# [AIM]
Turn everything from the line containing "As shown in the image here, out of" down to the line containing "How far is the", both included, into a JSON list of strings with one string per line, leaving out blank lines.

┏━━

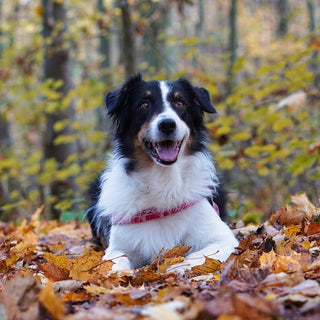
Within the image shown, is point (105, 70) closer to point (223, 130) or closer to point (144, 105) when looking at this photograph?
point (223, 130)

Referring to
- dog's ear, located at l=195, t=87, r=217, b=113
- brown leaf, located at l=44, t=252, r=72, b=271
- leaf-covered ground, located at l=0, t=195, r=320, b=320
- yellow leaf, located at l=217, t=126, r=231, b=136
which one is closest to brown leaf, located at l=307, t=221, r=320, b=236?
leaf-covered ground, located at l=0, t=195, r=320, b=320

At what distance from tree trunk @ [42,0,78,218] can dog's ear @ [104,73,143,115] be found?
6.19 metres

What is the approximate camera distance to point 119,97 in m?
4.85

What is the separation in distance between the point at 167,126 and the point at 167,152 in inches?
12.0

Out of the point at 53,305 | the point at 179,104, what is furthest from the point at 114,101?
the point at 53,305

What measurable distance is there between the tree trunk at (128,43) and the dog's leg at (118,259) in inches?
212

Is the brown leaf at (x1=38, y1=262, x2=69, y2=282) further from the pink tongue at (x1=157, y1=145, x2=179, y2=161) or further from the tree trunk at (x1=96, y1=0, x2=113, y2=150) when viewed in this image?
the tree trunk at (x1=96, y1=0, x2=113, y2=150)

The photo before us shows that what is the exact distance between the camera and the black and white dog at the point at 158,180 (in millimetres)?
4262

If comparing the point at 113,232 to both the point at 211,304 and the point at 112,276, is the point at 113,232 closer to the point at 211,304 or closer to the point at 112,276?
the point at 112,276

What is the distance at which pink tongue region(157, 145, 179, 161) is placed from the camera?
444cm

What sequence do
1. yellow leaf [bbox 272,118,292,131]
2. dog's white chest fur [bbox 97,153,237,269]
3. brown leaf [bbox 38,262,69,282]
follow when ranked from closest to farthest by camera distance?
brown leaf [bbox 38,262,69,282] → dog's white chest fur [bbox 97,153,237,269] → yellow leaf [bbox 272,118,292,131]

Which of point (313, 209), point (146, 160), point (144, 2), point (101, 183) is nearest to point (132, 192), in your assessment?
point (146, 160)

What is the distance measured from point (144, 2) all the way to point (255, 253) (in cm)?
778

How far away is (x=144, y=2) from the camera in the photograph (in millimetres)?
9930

┗━━
┏━━

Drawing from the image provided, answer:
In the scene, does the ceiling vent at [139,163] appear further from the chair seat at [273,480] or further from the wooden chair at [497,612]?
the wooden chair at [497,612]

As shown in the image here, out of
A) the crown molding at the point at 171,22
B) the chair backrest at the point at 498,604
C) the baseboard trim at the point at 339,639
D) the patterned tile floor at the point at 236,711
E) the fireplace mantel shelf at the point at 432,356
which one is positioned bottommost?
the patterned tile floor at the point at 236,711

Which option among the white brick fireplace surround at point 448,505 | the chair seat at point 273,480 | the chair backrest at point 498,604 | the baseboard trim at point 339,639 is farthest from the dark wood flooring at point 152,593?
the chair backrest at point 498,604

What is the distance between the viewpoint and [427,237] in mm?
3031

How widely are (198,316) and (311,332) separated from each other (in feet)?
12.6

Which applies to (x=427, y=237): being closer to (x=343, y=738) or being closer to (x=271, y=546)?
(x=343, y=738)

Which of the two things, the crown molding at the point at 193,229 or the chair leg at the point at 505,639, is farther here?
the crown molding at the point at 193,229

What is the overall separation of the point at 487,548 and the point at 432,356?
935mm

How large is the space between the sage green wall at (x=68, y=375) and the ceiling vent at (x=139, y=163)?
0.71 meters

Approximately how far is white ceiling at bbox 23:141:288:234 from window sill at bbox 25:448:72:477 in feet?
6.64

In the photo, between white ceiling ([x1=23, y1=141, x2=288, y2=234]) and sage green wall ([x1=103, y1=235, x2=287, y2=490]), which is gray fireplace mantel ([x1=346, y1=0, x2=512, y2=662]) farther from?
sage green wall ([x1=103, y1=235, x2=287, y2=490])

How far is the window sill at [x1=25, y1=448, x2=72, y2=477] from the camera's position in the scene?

┗━━
┏━━

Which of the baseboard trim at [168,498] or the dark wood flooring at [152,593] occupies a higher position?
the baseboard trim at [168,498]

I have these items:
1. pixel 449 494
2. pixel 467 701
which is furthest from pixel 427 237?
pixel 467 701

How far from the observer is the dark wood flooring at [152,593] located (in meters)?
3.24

┗━━

# [ANSWER IN FULL]
[
  "As shown in the image here, out of",
  "A) the crown molding at the point at 171,22",
  "B) the chair backrest at the point at 498,604",
  "C) the baseboard trim at the point at 339,639",
  "D) the patterned tile floor at the point at 236,711",
  "E) the fireplace mantel shelf at the point at 432,356",
  "which one is positioned bottommost?",
  "the patterned tile floor at the point at 236,711",
  "Which option among the white brick fireplace surround at point 448,505 | the chair seat at point 273,480 | the chair backrest at point 498,604 | the baseboard trim at point 339,639 is farthest from the dark wood flooring at point 152,593?",
  "the chair backrest at point 498,604",
  "What is the distance between the viewpoint and [427,237] in mm?",
  "3031",
  "How widely are (198,316) and (311,332) separated from each other (in feet)?",
  "12.6",
  "Which applies to (x=427, y=237): being closer to (x=343, y=738) or being closer to (x=271, y=546)?",
  "(x=343, y=738)",
  "Which of the two things, the crown molding at the point at 193,229 or the chair leg at the point at 505,639, is farther here?",
  "the crown molding at the point at 193,229",
  "What is the overall separation of the point at 487,548 and the point at 432,356?",
  "935mm",
  "How large is the space between the sage green wall at (x=68, y=375) and the ceiling vent at (x=139, y=163)?",
  "0.71 meters",
  "Approximately how far is white ceiling at bbox 23:141:288:234 from window sill at bbox 25:448:72:477 in feet?",
  "6.64",
  "In the photo, between white ceiling ([x1=23, y1=141, x2=288, y2=234]) and sage green wall ([x1=103, y1=235, x2=287, y2=490]), which is gray fireplace mantel ([x1=346, y1=0, x2=512, y2=662]) farther from?",
  "sage green wall ([x1=103, y1=235, x2=287, y2=490])",
  "How far is the window sill at [x1=25, y1=448, x2=72, y2=477] from the camera's position in the scene?"
]